There was no way that Claude Picasso could verify Pierre Le Guennec’s story with Jacqueline Roque Picasso because she was no longer alive. Having fallen into a deep depression after her husband’s death and drinking heavily, she had committed suicide on Wednesday, October 15, 1986, aged 59, by shooting herself in the head. (In 1961, Jacqueline Roque had married Picasso, having met him when he walked into a pottery shop in the South of France where she worked. Picasso was 72 and she was 27.)

Three hours after the Le Guennecs had arrived at the Picasso Administration office, they left.

Pierre Le Guennec was again pulling the black suitcase behind him, and again it was filled with Picasso’s millions of dollars worth of artworks.

Said Christine Pinault to The Guardian: “Monsieur Picasso told the couple the works were interesting and that he would do some research and consider their case and would contact them. He didn’t want to alert them that he knew what they had. We knew we had to let them leave but it was hard and we were worried. We kept thinking, ‘What if something happens to the works’?”

The couple having left, Claude Picasso called the family’s lawyer, Maître Jean-Jacques Neuer, and on Thursday, September 23, the latter began legal action on behalf of the Picasso heirs against the Le Guennecs for “having received stolen goods.”  (Maître is the honorific for a lawyer in France.)

On Tuesday, October 9, the police arrived at the Le Guennecs’ two-story villa in the village of Mouans-Sartoux, three miles from the medieval town of Mougins where Picasso and his wife had lived in the last years of the artist’s life, and where his wife was alleged to have given Pierre Le Guennec the box.

The Le Guennec villa was neat, the outer walls painted white, the shutters, doors and the door of the garage painted turquoise.

Outside the garage stood the couple’s not-so-new Renault 19 hatchback.

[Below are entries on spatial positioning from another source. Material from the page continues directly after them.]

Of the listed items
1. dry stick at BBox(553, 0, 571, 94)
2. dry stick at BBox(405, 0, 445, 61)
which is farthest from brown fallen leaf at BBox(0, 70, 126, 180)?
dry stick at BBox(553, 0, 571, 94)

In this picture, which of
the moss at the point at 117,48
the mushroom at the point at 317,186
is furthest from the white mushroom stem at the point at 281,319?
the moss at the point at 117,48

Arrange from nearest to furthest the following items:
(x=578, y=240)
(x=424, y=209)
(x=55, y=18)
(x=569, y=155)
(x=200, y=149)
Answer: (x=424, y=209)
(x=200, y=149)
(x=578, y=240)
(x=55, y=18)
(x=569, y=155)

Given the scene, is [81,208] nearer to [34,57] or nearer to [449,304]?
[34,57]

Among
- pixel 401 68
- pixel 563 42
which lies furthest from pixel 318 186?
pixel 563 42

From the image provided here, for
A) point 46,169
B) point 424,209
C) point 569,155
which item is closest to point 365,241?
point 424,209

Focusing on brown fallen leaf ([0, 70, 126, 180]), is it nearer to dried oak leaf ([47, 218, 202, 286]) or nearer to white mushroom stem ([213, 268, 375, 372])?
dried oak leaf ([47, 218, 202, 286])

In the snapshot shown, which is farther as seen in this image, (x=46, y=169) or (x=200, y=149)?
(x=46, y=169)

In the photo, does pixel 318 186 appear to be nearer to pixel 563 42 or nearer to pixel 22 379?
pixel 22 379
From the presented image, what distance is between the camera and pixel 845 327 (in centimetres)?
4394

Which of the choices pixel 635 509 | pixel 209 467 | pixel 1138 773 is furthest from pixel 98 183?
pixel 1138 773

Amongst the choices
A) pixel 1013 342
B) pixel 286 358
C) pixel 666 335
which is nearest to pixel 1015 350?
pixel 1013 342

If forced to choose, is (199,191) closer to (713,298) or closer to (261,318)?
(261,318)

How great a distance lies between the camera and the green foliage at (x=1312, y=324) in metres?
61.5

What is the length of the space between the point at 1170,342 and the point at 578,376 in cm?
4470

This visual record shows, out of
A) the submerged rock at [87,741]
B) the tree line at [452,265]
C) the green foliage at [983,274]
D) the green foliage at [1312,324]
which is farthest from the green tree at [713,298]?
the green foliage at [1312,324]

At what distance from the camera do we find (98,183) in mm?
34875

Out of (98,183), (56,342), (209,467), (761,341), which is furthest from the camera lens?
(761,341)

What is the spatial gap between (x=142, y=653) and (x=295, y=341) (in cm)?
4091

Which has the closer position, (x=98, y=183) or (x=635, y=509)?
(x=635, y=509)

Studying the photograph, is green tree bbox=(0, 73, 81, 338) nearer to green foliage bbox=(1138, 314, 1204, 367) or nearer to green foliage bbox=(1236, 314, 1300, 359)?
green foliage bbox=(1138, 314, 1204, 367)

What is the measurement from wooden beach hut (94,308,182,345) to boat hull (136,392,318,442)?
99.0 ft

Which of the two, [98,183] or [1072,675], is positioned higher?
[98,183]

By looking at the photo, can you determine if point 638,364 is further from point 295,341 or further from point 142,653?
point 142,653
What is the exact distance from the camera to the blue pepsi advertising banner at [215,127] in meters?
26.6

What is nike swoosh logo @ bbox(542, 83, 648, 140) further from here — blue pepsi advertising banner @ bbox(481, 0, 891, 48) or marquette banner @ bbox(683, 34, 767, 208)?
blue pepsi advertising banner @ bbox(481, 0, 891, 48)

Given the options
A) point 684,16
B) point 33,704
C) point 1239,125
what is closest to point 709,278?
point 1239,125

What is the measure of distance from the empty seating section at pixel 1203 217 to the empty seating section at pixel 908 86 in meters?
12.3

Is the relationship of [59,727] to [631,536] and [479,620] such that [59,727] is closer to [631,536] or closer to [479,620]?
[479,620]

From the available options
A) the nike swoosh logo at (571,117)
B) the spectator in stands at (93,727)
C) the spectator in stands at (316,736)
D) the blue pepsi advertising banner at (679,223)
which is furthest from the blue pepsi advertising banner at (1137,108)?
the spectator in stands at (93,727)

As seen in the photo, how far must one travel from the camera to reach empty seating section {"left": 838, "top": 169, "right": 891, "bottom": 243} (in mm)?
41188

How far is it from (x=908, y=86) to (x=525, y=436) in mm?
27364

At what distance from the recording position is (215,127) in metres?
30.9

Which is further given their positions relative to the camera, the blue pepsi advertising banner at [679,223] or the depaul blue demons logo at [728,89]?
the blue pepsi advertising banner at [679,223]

It was in that garage where the Picasso treasure had stood quite forgotten for almost 40 years.

The police took Pierre Le Guennec into custody and seized the 271 “stolen” Picasso artworks. Three days later he was released without charge, but he remained under investigation for “having received stolen goods.”

The police kept the artworks. These were handed to l’Office central de lute contre le traffic des biens culturels (National Office Against Traffic in Cultural Goods) and deposited for safe keeping in a vault in the Banque de France in Paris.

Nine months later, in June 2011, both Pierre and Danielle Le Guennec were charged with “having received and concealed stolen goods” but they remained free without having had to post bail.

Each media report put a different price tag on the couple’s Picasso treasure; these fell within a range of $50 million and $100 million.

Their Story

The Le Guennecs told their story, or rather stories, to the police.

It was in 1970 that they had moved from the cooler north-west of France to the sunnier and warmer south.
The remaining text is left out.